Natural Gas Prices: Has The Flame Been Lit? (XOP, UNG, XOM, CVX, APC, CHK, APA)
David Gillie: As an equities analyst, I’m expected to know the answer to this question. Quite honestly, I don’t. Here’s why:
We’ve seen this movie before. There is a gap up in price, traders think “it can’t go any lower”… “it’s different this time” and then, BANG, they get burned.
Maybe it is different this time. What happened? What’s different now? Is $5 the ‘magic number’? Is there suddenly a new demand for Natural Gas?
What might be different this time is that the last of the die-hard Natural Gas (NYSEArca:UNG) hopefuls got flushed out on heavy volume selling in January. Basically, this tells us that there simply aren’t any sellers left. Nat Gas futures hit the 2009 lows in this last sell-off which is also a decade long low point. Unsurprisingly, Nat Gas is extremely oversold. Could these extremes signal a support level? Maybe so.
The Commitment of Traders (COT) on institutional investors is still extremely low—traders can pop the price—even have a high volume day or two. However, we’ll need to see commitment from institutional buyers to have some assurance this is a “true bottom”. Even if we do have a “true bottom”, this doesn’t necessarily assure a “to the moon, Alice” rally either.
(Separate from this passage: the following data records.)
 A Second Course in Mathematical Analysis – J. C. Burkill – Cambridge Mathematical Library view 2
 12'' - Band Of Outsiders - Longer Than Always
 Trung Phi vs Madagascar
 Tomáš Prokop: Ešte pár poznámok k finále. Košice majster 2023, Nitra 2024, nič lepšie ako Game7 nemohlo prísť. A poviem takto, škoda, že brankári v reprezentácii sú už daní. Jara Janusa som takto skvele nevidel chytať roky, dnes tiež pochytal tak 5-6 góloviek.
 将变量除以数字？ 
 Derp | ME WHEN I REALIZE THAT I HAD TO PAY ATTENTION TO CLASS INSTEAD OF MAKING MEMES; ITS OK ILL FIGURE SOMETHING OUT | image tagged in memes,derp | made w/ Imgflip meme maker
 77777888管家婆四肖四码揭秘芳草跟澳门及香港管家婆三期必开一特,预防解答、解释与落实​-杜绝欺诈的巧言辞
Nat Gas futures show all the right signs of a bottoming process. Premarket futures on Monday, saw prices skidding along at the lows of $2.25 with an explosive move up at 8AM. A strong follow-through for the trading session saw nearly a 10% gain. Profit-taking on the session was minor into the close. A move like this could very well hit the radar screens of institutional investors and substantiate the move. A return to the $5.00 price in February and June highs of 2011 would be a 100% gain. In 2008, Nat Gas futures were over $13 (crude was $140/bbl). I’m not promising double, triples or 10x’s, but there’s certainly some room for Nat Gas to move.
Here’s the best way I think to catch this potential move, while at the same time, having oil exploration as a safety net.
XOP is a highly diversified ETF in the Oil and Gas Exploration industry with holdings ranging from small caps to some of the most well-know mega caps such as Exxon (NYSE:XOM) and Chevron (NYSE:CVX). XOP also holds familiar names in Nat Gas production such as Anadarko (NYSE:APC), Chesapeake (NYSE:CHK) and Apache (NYSE:APA). Even within the Oil & Gas Exploration industry, XOP is further diversified with Exploration and production comprising 76.30% of its holdings and sub-indexes of Refining & Marketing, 14.44% and Integrated Oil & Gas at 9%.
If Nat Gas is going to make a move, XOP is going to catch it. This is confirmed by the price action on Monday.
Not only does XOP give us the back up of its holdings in crude exploration and production, we also have several positive technicals on the chart.
In a macro view, we’ve developed an inverted head and shoulders pattern with the August, October and December lows—a bullish pattern. Monday, we broke and held above the 200 day moving average and experienced a wedge pattern breakout, again, both bullish. The trend lines forming the wedge pattern are projecting an intersection in the next few days which often triggers a significant move.
None of our indicators are in an overbought condition and all are in a positive projection. XOP doesn’t see resistance until the upper channel line around $59 currently. This gives a realistic potential of better than a 9% move in the near term.
I see XOP as a prudent means of exposure to a potential reversal in natural gas futures.
Disclosure: I currently have no position in XOP.